In the passage about the Cringe, who was brought in during the summer of 2006 to promote a local brew?

■ **Document section**
....................

By the time I was noticing anything much, Phillips’s world had changed. From the 1960s, television served as a constant reminder that everything that mattered in popular culture came from the United States. And politically, too, we bowed more deeply to the US than to the UK. But there was something else the best of the generation born during World War II, those who just preceded the Baby Boomers, were running rampage through swinging London, shocking stuffy England with Oz magazine, Clive James drollery, Barry McKenzie humour and Germaine Greer feminism. Suddenly, compared to the Poms, we weren’t so bad after all.

Why then do I find Phillips’s essay of 1950 so interesting today? Because, in the course of a little over 50 years, the world has changed again. In the first years of the new millennium the ‘Cringe’ is back with a vengeance.

Most of us no longer pretend to be English, or apologise profusely for the gauche provincialism of our colleagues, as described by Phillips. This new incarnation of the Cringe is more nuanced; it is the consequence of a society that has totally knuckled under.

In the 1960s, Barry McKenzie convinced the English that Australians drank Foster’s Lager a beer no one much likes and many English people remain convinced it is our favourite drink. In the summer of 2006 the American trash heiress, Paris Hilton, was imported to spruik a new kind of some local brew. The media followed her wherever she went, and the advertising agency considered it was money well spent.

More significantly David Dale, anthropology writer for the Sydney Morning Herald, has noted that Australians now actively avoid going to see Australian movies. This is not simply a matter of dastardly distributors failing to show them. It is simply that the best way to guarantee vacant seats in a cinema is to show Australian films, and the best guarantee of a full house is to stress the international (ie American) content. So George Miller’s Happy Feet, which had more than a reasonable claim to being Australian, did not use the local angle in its publicity. This is not to say we don’t support our international stars there’s lots of media interest in Nicole Kidman, Geoffrey Rush, Cate Blanchett et al just not bums on seats when they act in locally made productions.

This is certainly a change from the 1970s and 1980s when we were pretty close to exchanging that Cringe for a Strut.

....................

■ **Extracted records**
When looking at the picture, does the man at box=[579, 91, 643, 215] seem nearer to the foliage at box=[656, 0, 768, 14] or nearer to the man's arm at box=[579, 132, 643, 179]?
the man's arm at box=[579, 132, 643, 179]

....................

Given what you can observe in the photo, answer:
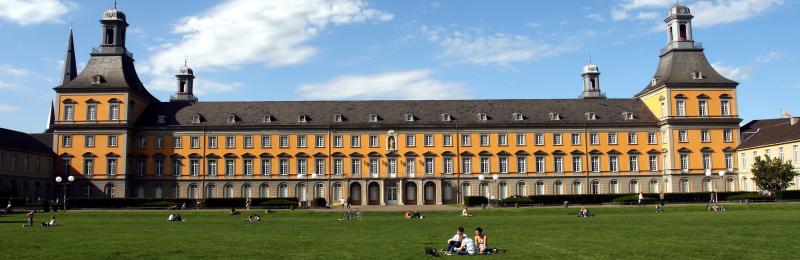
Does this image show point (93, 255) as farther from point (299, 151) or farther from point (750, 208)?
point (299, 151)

....................

■ **Problem solution**
Paris Hilton